### Problem description
Write the listing out again, exactly as it reads below.

*** Listed entries ***

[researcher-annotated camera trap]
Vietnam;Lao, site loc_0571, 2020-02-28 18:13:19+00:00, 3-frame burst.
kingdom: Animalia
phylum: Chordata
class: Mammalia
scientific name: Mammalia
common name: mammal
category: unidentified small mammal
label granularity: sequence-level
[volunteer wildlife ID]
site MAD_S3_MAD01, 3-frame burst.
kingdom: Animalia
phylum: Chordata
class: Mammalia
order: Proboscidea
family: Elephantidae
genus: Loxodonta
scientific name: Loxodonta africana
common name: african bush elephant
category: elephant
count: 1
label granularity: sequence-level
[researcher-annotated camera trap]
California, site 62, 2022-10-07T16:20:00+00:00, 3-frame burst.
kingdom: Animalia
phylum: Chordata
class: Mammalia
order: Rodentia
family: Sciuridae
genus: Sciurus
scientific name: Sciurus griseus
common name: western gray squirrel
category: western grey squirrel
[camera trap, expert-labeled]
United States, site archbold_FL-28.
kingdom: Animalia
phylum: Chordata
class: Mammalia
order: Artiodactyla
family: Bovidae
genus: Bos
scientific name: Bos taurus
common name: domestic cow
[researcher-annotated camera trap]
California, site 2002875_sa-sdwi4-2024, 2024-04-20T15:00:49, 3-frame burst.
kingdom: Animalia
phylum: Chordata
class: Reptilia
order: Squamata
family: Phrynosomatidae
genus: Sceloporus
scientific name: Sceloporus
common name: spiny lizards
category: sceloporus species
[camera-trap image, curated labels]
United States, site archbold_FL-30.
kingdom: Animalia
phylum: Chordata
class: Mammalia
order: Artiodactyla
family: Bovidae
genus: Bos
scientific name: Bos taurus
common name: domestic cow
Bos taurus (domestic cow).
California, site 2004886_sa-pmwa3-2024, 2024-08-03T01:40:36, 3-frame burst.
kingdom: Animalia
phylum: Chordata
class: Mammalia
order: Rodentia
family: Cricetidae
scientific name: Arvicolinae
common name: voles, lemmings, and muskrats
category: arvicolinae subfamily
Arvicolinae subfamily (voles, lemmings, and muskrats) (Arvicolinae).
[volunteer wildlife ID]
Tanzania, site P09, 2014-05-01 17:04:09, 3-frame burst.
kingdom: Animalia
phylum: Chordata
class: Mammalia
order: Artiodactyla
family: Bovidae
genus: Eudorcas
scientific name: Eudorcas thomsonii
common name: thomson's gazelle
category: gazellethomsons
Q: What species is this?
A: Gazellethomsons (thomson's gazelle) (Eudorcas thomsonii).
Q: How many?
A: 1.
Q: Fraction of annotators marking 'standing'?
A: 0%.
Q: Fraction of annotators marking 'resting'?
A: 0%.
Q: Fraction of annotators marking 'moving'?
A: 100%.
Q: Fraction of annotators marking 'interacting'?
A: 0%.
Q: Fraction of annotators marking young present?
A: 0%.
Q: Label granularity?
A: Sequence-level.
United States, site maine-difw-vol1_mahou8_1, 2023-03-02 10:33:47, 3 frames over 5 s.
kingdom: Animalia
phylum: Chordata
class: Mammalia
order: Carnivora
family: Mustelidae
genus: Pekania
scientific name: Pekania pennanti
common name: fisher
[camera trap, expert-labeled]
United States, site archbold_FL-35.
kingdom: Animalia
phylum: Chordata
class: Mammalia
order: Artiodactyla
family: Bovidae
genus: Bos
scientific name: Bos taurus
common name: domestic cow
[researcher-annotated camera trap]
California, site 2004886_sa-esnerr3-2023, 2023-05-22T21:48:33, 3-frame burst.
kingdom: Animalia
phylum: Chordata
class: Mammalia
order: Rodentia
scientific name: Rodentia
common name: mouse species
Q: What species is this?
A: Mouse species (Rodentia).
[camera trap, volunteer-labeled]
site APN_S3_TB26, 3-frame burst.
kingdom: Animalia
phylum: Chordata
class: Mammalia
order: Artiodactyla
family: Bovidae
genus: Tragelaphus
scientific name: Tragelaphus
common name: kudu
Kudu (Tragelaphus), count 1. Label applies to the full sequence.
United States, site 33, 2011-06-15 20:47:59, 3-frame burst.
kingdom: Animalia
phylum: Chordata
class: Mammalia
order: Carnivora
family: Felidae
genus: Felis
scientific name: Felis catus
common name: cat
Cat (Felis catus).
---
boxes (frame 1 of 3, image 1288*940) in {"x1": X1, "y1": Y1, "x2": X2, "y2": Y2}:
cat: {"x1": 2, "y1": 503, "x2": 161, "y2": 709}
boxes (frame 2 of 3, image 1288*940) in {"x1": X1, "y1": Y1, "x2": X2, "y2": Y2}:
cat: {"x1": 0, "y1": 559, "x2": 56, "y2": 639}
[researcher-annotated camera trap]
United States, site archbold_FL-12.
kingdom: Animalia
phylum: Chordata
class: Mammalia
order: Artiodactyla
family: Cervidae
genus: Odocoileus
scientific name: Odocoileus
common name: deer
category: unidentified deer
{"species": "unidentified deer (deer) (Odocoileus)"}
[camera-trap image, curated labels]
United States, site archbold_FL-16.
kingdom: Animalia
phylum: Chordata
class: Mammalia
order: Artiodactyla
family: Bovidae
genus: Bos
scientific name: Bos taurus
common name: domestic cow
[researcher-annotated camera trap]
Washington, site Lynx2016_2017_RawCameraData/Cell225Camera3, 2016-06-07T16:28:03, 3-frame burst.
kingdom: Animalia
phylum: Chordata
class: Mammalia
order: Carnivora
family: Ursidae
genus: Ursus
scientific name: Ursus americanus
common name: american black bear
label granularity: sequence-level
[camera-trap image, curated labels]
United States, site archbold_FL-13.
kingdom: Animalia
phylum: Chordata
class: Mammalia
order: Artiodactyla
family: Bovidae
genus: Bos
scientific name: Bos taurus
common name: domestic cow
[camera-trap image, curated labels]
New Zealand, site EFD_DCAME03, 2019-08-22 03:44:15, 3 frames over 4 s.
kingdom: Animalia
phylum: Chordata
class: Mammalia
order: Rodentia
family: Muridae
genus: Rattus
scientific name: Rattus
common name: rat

*** End of Listed entries ***

### Answer area
[researcher-annotated camera trap]
Vietnam;Lao, site loc_0571, 2020-02-28 18:13:19+00:00, 3-frame burst.
kingdom: Animalia
phylum: Chordata
class: Mammalia
scientific name: Mammalia
common name: mammal
category: unidentified small mammal
label granularity: sequence-level
[volunteer wildlife ID]
site MAD_S3_MAD01, 3-frame burst.
kingdom: Animalia
phylum: Chordata
class: Mammalia
order: Proboscidea
family: Elephantidae
genus: Loxodonta
scientific name: Loxodonta africana
common name: african bush elephant
category: elephant
count: 1
label granularity: sequence-level
[researcher-annotated camera trap]
California, site 62, 2022-10-07T16:20:00+00:00, 3-frame burst.
kingdom: Animalia
phylum: Chordata
class: Mammalia
order: Rodentia
family: Sciuridae
genus: Sciurus
scientific name: Sciurus griseus
common name: western gray squirrel
category: western grey squirrel
[camera trap, expert-labeled]
United States, site archbold_FL-28.
kingdom: Animalia
phylum: Chordata
class: Mammalia
order: Artiodactyla
family: Bovidae
genus: Bos
scientific name: Bos taurus
common name: domestic cow
[researcher-annotated camera trap]
California, site 2002875_sa-sdwi4-2024, 2024-04-20T15:00:49, 3-frame burst.
kingdom: Animalia
phylum: Chordata
class: Reptilia
order: Squamata
family: Phrynosomatidae
genus: Sceloporus
scientific name: Sceloporus
common name: spiny lizards
category: sceloporus species
[camera-trap image, curated labels]
United States, site archbold_FL-30.
kingdom: Animalia
phylum: Chordata
class: Mammalia
order: Artiodactyla
family: Bovidae
genus: Bos
scientific name: Bos taurus
common name: domestic cow
Bos taurus (domestic cow).
California, site 2004886_sa-pmwa3-2024, 2024-08-03T01:40:36, 3-frame burst.
kingdom: Animalia
phylum: Chordata
class: Mammalia
order: Rodentia
family: Cricetidae
scientific name: Arvicolinae
common name: voles, lemmings, and muskrats
category: arvicolinae subfamily
Arvicolinae subfamily (voles, lemmings, and muskrats) (Arvicolinae).
[volunteer wildlife ID]
Tanzania, site P09, 2014-05-01 17:04:09, 3-frame burst.
kingdom: Animalia
phylum: Chordata
class: Mammalia
order: Artiodactyla
family: Bovidae
genus: Eudorcas
scientific name: Eudorcas thomsonii
common name: thomson's gazelle
category: gazellethomsons
Q: What species is this?
A: Gazellethomsons (thomson's gazelle) (Eudorcas thomsonii).
Q: How many?
A: 1.
Q: Fraction of annotators marking 'standing'?
A: 0%.
Q: Fraction of annotators marking 'resting'?
A: 0%.
Q: Fraction of annotators marking 'moving'?
A: 100%.
Q: Fraction of annotators marking 'interacting'?
A: 0%.
Q: Fraction of annotators marking young present?
A: 0%.
Q: Label granularity?
A: Sequence-level.
United States, site maine-difw-vol1_mahou8_1, 2023-03-02 10:33:47, 3 frames over 5 s.
kingdom: Animalia
phylum: Chordata
class: Mammalia
order: Carnivora
family: Mustelidae
genus: Pekania
scientific name: Pekania pennanti
common name: fisher
[camera trap, expert-labeled]
United States, site archbold_FL-35.
kingdom: Animalia
phylum: Chordata
class: Mammalia
order: Artiodactyla
family: Bovidae
genus: Bos
scientific name: Bos taurus
common name: domestic cow
[researcher-annotated camera trap]
California, site 2004886_sa-esnerr3-2023, 2023-05-22T21:48:33, 3-frame burst.
kingdom: Animalia
phylum: Chordata
class: Mammalia
order: Rodentia
scientific name: Rodentia
common name: mouse species
Q: What species is this?
A: Mouse species (Rodentia).
[camera trap, volunteer-labeled]
site APN_S3_TB26, 3-frame burst.
kingdom: Animalia
phylum: Chordata
class: Mammalia
order: Artiodactyla
family: Bovidae
genus: Tragelaphus
scientific name: Tragelaphus
common name: kudu
Kudu (Tragelaphus), count 1. Label applies to the full sequence.
United States, site 33, 2011-06-15 20:47:59, 3-frame burst.
kingdom: Animalia
phylum: Chordata
class: Mammalia
order: Carnivora
family: Felidae
genus: Felis
scientific name: Felis catus
common name: cat
Cat (Felis catus).
---
boxes (frame 1 of 3, image 1288*940) in {"x1": X1, "y1": Y1, "x2": X2, "y2": Y2}:
cat: {"x1": 2, "y1": 503, "x2": 161, "y2": 709}
boxes (frame 2 of 3, image 1288*940) in {"x1": X1, "y1": Y1, "x2": X2, "y2": Y2}:
cat: {"x1": 0, "y1": 559, "x2": 56, "y2": 639}
[researcher-annotated camera trap]
United States, site archbold_FL-12.
kingdom: Animalia
phylum: Chordata
class: Mammalia
order: Artiodactyla
family: Cervidae
genus: Odocoileus
scientific name: Odocoileus
common name: deer
category: unidentified deer
{"species": "unidentified deer (deer) (Odocoileus)"}
[camera-trap image, curated labels]
United States, site archbold_FL-16.
kingdom: Animalia
phylum: Chordata
class: Mammalia
order: Artiodactyla
family: Bovidae
genus: Bos
scientific name: Bos taurus
common name: domestic cow
[researcher-annotated camera trap]
Washington, site Lynx2016_2017_RawCameraData/Cell225Camera3, 2016-06-07T16:28:03, 3-frame burst.
kingdom: Animalia
phylum: Chordata
class: Mammalia
order: Carnivora
family: Ursidae
genus: Ursus
scientific name: Ursus americanus
common name: american black bear
label granularity: sequence-level
[camera-trap image, curated labels]
United States, site archbold_FL-13.
kingdom: Animalia
phylum: Chordata
class: Mammalia
order: Artiodactyla
family: Bovidae
genus: Bos
scientific name: Bos taurus
common name: domestic cow
[camera-trap image, curated labels]
New Zealand, site EFD_DCAME03, 2019-08-22 03:44:15, 3 frames over 4 s.
kingdom: Animalia
phylum: Chordata
class: Mammalia
order: Rodentia
family: Muridae
genus: Rattus
scientific name: Rattus
common name: rat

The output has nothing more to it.